How we cite our quotes: Citations follow this format: (Chapter.Paragraph)
Quote #16
Tea Cake and Mrs. Mayor Starks! All the men that she could get, and fooling with somebody like Tea Cake! Another thing, Joe Starks hadn’t been dead but nine months and here she goes sashaying off to a picnic in pink linen. Done quit attending church, like she used to. Gone off to Sanford in a car with Tea Cake and her all dressed in blue! It was a shame. Done took to high heel slippers and a ten dollar hat! Looking like some young girl, always in blue because Tea Cake told her to wear it. (12.1)

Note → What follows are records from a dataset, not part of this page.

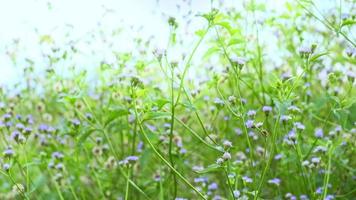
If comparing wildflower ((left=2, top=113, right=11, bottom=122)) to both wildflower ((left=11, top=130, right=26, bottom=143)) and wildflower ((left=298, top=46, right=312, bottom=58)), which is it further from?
wildflower ((left=298, top=46, right=312, bottom=58))

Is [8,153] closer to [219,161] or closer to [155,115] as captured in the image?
[155,115]

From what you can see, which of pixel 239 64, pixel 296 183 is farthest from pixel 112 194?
pixel 239 64

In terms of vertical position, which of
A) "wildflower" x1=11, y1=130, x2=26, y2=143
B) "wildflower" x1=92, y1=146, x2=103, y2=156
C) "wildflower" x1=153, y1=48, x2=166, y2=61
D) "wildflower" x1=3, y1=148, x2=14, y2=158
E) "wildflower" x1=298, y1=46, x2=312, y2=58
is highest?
"wildflower" x1=298, y1=46, x2=312, y2=58

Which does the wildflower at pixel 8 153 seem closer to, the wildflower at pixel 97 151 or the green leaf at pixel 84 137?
the green leaf at pixel 84 137

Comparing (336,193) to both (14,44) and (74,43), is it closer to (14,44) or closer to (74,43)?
(74,43)

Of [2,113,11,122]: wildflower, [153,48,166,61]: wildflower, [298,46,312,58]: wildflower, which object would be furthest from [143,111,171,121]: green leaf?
[2,113,11,122]: wildflower

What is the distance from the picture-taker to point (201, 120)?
2.52 m

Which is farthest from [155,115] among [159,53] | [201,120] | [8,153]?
[201,120]

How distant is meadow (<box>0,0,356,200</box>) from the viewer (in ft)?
6.25

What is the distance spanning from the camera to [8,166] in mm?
1918

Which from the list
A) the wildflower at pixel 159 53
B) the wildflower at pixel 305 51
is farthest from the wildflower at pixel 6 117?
the wildflower at pixel 305 51

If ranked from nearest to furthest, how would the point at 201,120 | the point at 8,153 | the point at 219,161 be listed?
the point at 219,161 → the point at 8,153 → the point at 201,120

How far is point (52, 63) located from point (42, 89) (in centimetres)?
97

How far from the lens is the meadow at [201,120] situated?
1.90 meters
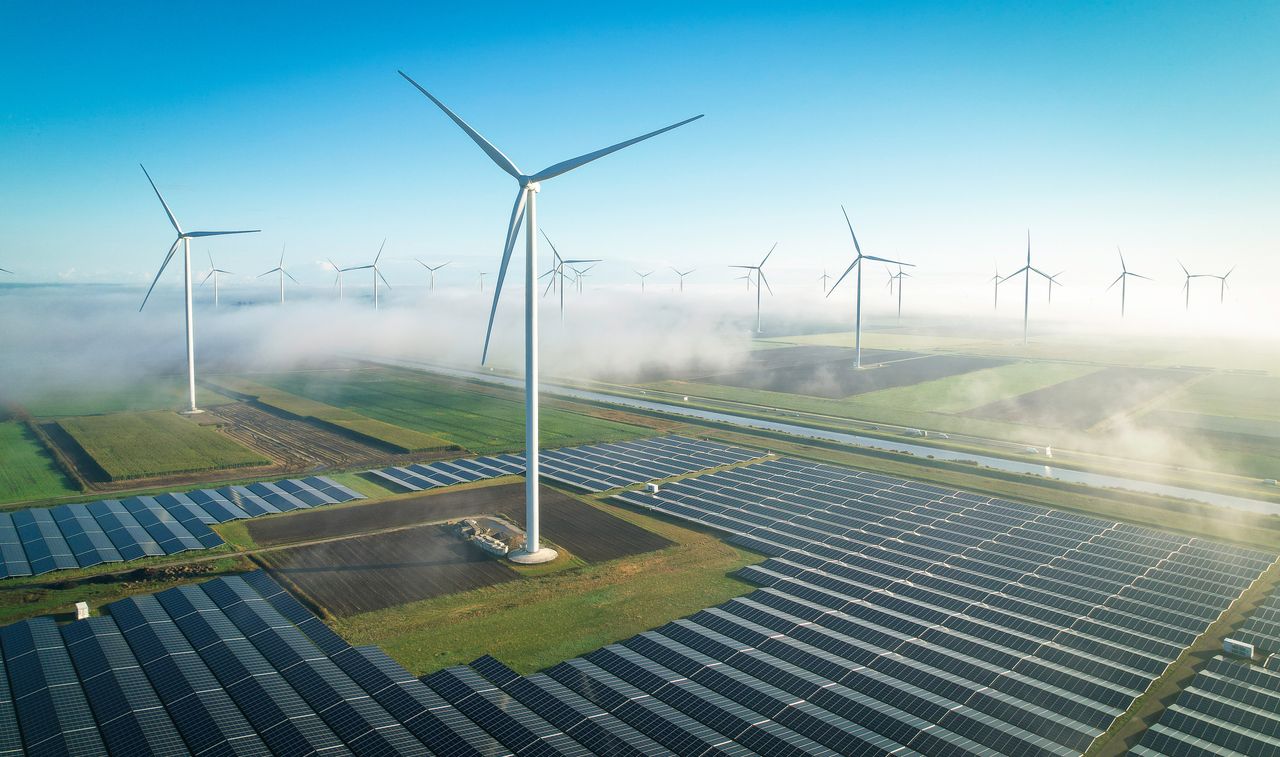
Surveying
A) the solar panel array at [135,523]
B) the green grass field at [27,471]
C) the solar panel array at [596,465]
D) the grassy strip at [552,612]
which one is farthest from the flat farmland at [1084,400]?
the green grass field at [27,471]

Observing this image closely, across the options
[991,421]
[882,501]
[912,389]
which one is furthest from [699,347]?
[882,501]

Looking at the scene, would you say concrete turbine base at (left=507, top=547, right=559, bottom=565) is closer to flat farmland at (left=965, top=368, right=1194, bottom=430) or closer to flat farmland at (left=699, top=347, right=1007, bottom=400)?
flat farmland at (left=965, top=368, right=1194, bottom=430)

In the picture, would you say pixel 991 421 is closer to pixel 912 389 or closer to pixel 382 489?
pixel 912 389

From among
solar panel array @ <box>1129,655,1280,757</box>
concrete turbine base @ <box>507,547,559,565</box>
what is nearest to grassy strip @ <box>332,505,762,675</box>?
concrete turbine base @ <box>507,547,559,565</box>

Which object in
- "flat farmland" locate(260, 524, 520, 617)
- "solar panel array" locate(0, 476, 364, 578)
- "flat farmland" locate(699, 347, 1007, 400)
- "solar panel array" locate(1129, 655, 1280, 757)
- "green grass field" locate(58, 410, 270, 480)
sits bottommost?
"solar panel array" locate(1129, 655, 1280, 757)

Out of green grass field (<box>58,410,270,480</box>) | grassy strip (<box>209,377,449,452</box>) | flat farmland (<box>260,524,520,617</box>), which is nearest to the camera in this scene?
flat farmland (<box>260,524,520,617</box>)

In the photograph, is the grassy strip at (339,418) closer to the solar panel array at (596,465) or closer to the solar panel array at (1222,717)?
the solar panel array at (596,465)
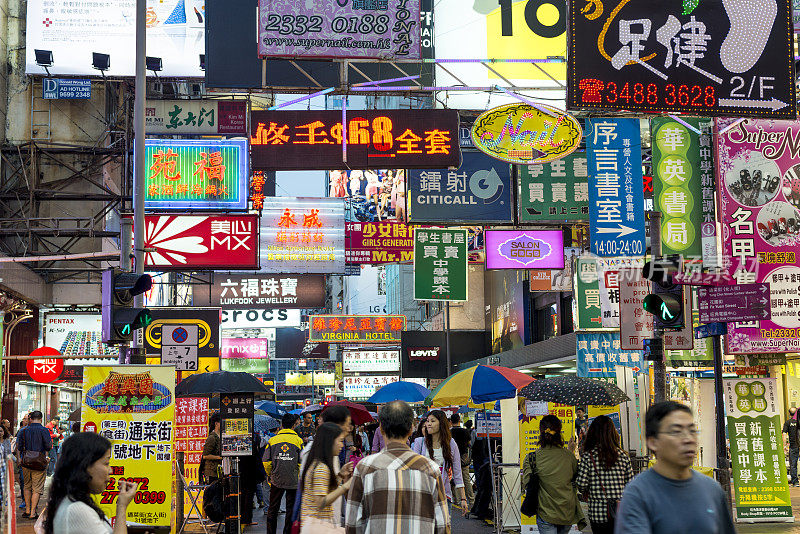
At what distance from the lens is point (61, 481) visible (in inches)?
193

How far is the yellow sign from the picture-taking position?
14688 mm

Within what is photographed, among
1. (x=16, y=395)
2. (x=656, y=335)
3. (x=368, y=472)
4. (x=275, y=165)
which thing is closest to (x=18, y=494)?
(x=16, y=395)

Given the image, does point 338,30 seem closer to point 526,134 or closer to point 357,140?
point 357,140

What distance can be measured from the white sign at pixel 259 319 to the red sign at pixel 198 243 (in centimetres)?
1612

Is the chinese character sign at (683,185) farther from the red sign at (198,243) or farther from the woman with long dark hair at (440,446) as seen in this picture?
the red sign at (198,243)

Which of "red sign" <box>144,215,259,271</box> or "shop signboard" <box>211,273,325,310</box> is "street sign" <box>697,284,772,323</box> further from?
"shop signboard" <box>211,273,325,310</box>

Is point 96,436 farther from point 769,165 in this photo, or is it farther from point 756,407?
point 769,165

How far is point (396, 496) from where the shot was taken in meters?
5.64

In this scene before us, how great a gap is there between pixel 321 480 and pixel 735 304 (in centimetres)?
668

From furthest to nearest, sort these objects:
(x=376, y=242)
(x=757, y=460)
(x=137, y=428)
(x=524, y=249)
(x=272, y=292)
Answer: (x=272, y=292) < (x=376, y=242) < (x=524, y=249) < (x=757, y=460) < (x=137, y=428)

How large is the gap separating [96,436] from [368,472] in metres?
1.55

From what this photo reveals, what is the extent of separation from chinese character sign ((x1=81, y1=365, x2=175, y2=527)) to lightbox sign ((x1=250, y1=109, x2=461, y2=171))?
379 cm

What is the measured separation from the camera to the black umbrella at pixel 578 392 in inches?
466

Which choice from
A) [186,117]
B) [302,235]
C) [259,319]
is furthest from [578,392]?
[259,319]
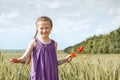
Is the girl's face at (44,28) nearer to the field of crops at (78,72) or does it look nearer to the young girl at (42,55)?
the young girl at (42,55)

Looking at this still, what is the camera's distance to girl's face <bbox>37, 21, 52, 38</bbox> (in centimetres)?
367

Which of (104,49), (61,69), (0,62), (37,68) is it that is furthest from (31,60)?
(104,49)

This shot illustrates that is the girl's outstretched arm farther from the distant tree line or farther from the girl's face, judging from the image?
the distant tree line

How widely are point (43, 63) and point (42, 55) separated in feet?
0.28

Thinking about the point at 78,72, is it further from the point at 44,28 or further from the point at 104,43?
the point at 104,43

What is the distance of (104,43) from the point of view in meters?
11.0

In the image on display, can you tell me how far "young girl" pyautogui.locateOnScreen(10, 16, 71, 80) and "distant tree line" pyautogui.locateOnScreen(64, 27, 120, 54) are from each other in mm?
7109

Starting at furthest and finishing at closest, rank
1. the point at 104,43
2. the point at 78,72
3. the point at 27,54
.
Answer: the point at 104,43 → the point at 78,72 → the point at 27,54

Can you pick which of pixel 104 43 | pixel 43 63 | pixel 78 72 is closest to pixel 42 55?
pixel 43 63

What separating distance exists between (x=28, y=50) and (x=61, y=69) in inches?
35.3

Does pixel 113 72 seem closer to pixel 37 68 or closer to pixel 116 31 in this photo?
pixel 37 68

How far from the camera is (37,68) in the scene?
3688 millimetres

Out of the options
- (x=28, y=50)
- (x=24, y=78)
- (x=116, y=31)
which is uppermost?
(x=116, y=31)

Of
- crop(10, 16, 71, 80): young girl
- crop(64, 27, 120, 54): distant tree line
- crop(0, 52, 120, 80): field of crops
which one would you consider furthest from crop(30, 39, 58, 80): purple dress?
crop(64, 27, 120, 54): distant tree line
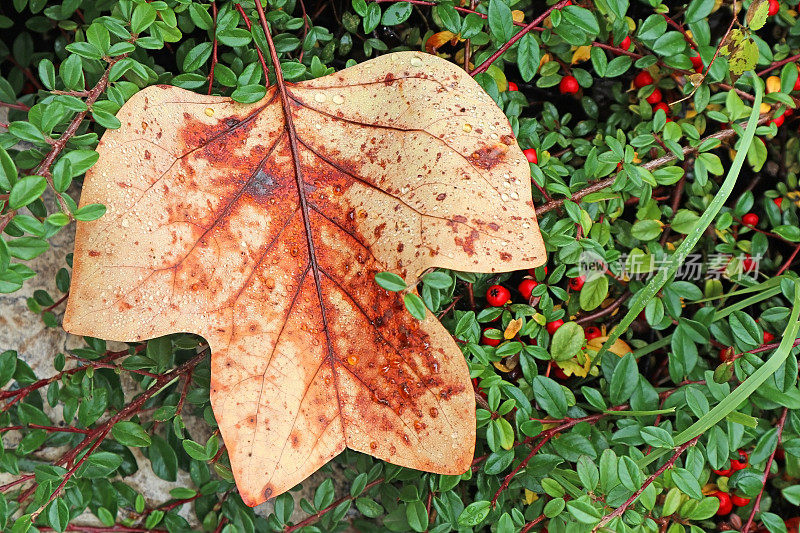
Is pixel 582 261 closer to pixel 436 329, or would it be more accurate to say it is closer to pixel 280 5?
pixel 436 329

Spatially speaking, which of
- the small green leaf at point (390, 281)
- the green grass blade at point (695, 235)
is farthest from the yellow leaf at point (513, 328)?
the small green leaf at point (390, 281)

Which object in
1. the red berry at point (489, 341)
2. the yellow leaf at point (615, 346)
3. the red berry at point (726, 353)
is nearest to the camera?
the red berry at point (726, 353)

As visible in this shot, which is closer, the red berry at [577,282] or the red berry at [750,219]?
the red berry at [577,282]

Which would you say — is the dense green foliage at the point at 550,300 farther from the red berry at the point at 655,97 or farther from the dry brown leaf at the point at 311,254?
the dry brown leaf at the point at 311,254

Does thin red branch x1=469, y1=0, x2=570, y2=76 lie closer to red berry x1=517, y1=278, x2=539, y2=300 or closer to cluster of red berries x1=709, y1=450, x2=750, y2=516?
red berry x1=517, y1=278, x2=539, y2=300

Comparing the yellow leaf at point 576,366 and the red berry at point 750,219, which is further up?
the red berry at point 750,219

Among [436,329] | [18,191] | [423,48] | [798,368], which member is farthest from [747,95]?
[18,191]

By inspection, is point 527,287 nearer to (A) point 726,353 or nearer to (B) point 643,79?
(A) point 726,353

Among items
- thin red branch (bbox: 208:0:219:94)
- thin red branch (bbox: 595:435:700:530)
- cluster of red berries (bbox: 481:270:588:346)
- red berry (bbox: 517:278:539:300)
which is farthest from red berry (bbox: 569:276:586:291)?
thin red branch (bbox: 208:0:219:94)
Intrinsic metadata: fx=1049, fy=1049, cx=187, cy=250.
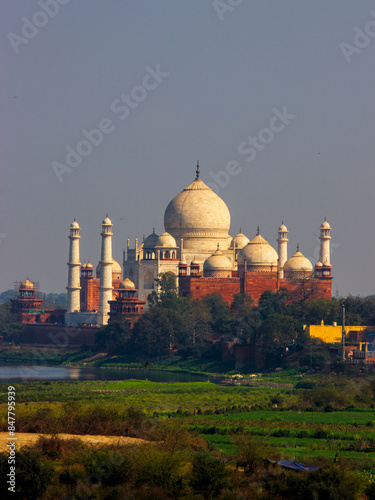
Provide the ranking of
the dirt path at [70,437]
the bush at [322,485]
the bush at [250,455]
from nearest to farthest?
the bush at [322,485], the bush at [250,455], the dirt path at [70,437]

Society has very normative rules about how a woman of a certain age and marital status should appear in public. Janie violates these rules by donning "pink linen," "blue [clothes]," "high heel slippers and a ten dollar hat." The first two items are taboo because she has just buried her husband and should be only in mourning black. The other items are considered too extravagant for a woman as old as Janie. Tea Cake clearly likes her in these clothes, but it’s also important to note that Joe always had Janie dressed up like an old woman. Joe was always hiding Janie’s youth and beauty, but Tea Cake gives Janie a chance to be young again.
Quote #17
[Sam Watson]: "It’s somebody [that Janie loves] ‘cause she looks might good dese days. New dresses and her hair combed a different way nearly every day. You got to have something to comb hair over. When you see uh woman doin’ so much rakin’ in her head, she’s combin’ at some man or ‘nother." (12.4)
Sam rather accurately recognizes that Janie’s uncharacteristic primping must have some cause (like a man) behind it. Sam’s comment also shows that a woman’s appearance wasn’t supposed to give pleasure to herself; Janie’s nice hairdos are apparently for Tea Cake.
Quote #18
[Janie to Pheoby]: "Ah’m older than Tea Cake, yes. But he done showed me where it’s de thought dat makes de difference in ages. If people thinks de same they can make it all right. So in the beginnin’ new thoughts had tuh be thought and new words said. After Ah got used tuh dat, we gits ‘long jus’ fine. He done taught me de maiden language all over. Wait till you see de new blue satin Tea Cake done picked out for me tuh stand up wid him in. High heel slippers, necklace, earrings, everything he wants tuh see me in." (12.40)
Janie justifies her ostentatious choice in clothing by claiming that Tea Cake has "taught [her] de maiden language all over [again]." Thus, because she speaks like a maiden (young woman), she must be a maiden. While her logic may be faulty, readers may assume that because Janie feels young again, she dresses accordingly. Instead of having two separate Janies—the external and internal—like she did with Joe, Janie now shows on the outside how she feels on the inside.